= Reverse jigsaw =

Reverse Jigsaw is a cooperative learning technique used in classroom settings. Students are broken up into groups and given a task or topic to discuss, which is afterwards presented to the class by a chosen member of each group. It differs from the original Jigsaw method in that it focuses more on interpretations and perceptions of the material, rather than strict comprehension.

== Development ==

It was created by Timothy Hedeen as a cooperative learning technique and follows the same principle as the original Jigsaw method. Both methods use the small group structure to facilitate group discussion through which the learning takes place. The reverse jigsaw method resembles the original jigsaw method in some way but has its own objectives to be fulfilled. While the jigsaw method focuses on the student's comprehension of the instructor's material, the reverse jigsaw method focuses on the participant's interpretations, perceptions, and judgements through active discussion.

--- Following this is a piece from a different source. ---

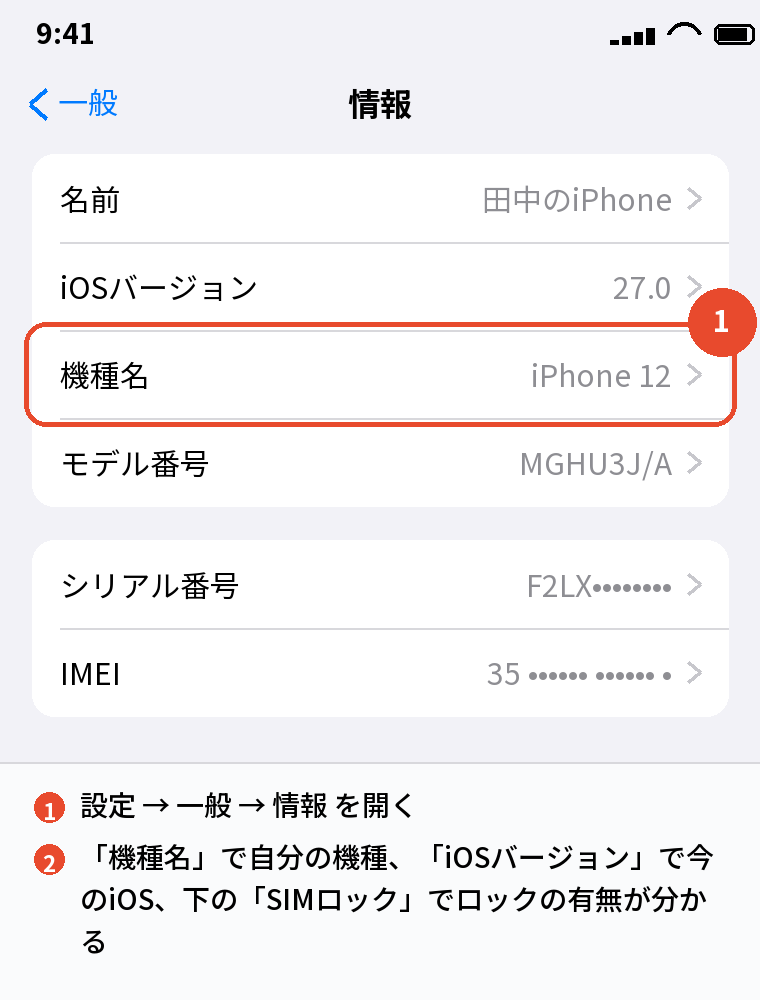 設定 → 一般 → 情報で機種名とSIMロックを確かめる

This method was created mainly to cater the higher level students. to save time it is best to give an explanation before the discussion of the topics takes place. It differs from the original Jigsaw during the teaching portion of the activity. In the Reverse Jigsaw technique, students in the expert groups teach the whole class rather than return to their home groups to teach the content.

== Process ==

The process of the reverse Jigsaw method can be explained in 3 steps:
1. Students gather in mixed groups where they are each given a case study with a number of questions or one complex question to discuss. Each group member is given a unique topic, so a discussion is initiated within it, and the main points and outcomes are noted.
2. The groups gather, compare the points and outcomes of their topics, and prepare a report compiling all the common and divergent themes. A reporter is appointed to present a summary before the class.
3. The class gathers as a whole and each group's reporter presents to the whole class; afterwards, the instructor debriefs the whole exercise with review or evaluation of the process.

== Application ==

This technique could be mainly used in two fashions: Case study review and Topical Enquiry.
The complex questions that are imposed on the students can be in the format: "Why do X?"; "How to do X?"; "Why not do X?", or "In what situations would X not be advised?"; and "Give an example of X." These questions provide useful starting point and bring out the key elements of an effective discussion.

== Requirements and limitations ==

- This method can be only applied to undergraduates, graduates and other professional training groups.
- It is best preferred for students to form groups where they can face each other while discussing.
- In case the classroom has immovable furniture, the instructor can opt to send the groups out for discussion and can give a time limit to assemble back in the classroom for the next part of the exercise.
- During the discussions, the Instructor should float around the different groups to see if they are on the right track of discussion.
- The Minimum and maximum limit in a group depend on the number of topics for discussion. It is recommended that if there are three topics to be discussed the minimum students required are nine and if there are four then at least twelve students, and if five topics then at least fifteen students are required.
- Regular time checks have to be monitored as different groups may accomplish the task at different time.